- **Work item**: When you copy the records that follow, please keep every word exactly as it is and leave out the pictures.

- **Source data**:
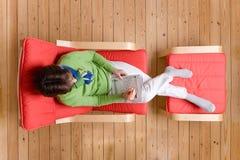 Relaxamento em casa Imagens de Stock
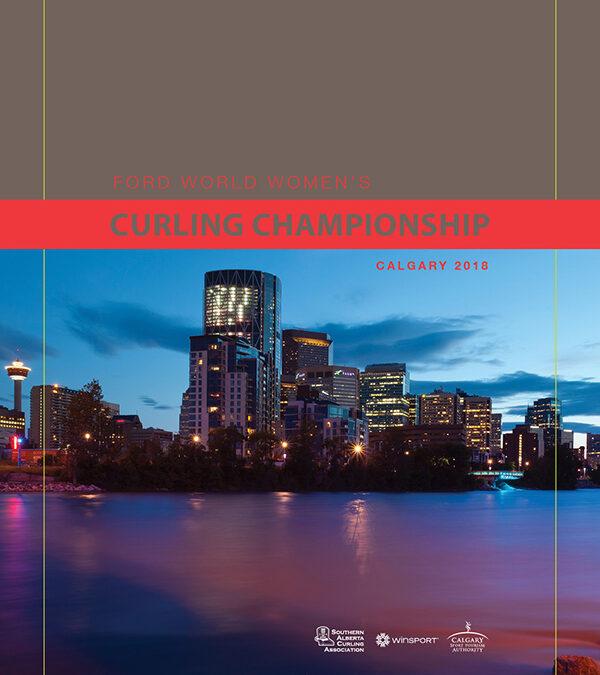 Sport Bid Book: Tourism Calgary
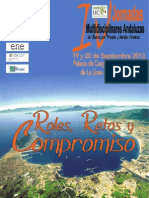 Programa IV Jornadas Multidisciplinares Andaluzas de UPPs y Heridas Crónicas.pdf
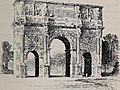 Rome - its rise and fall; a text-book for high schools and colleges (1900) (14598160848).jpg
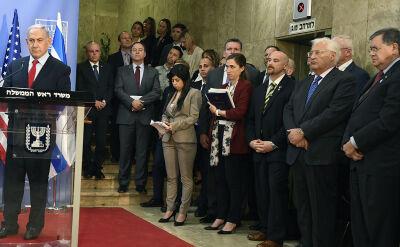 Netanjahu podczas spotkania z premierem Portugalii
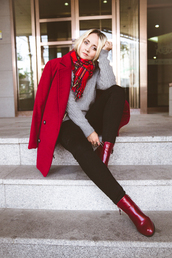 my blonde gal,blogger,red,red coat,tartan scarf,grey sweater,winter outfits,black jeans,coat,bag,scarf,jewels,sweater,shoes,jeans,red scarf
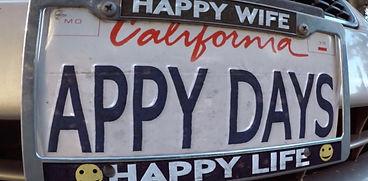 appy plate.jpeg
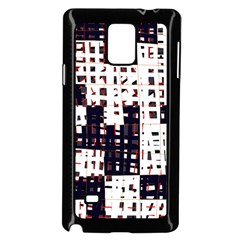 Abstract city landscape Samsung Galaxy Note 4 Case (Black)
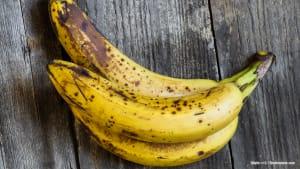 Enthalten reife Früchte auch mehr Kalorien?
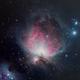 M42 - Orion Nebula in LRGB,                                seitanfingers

- **Task result**:
 Relaxamento em casa Imagens de Stock
 Sport Bid Book: Tourism Calgary
 Programa IV Jornadas Multidisciplinares Andaluzas de UPPs y Heridas Crónicas.pdf
 Rome - its rise and fall; a text-book for high schools and colleges (1900) (14598160848).jpg
 Netanjahu podczas spotkania z premierem Portugalii
 my blonde gal,blogger,red,red coat,tartan scarf,grey sweater,winter outfits,black jeans,coat,bag,scarf,jewels,sweater,shoes,jeans,red scarf
 appy plate.jpeg
 Abstract city landscape Samsung Galaxy Note 4 Case (Black)
 Enthalten reife Früchte auch mehr Kalorien?
 M42 - Orion Nebula in LRGB,                                seitanfingers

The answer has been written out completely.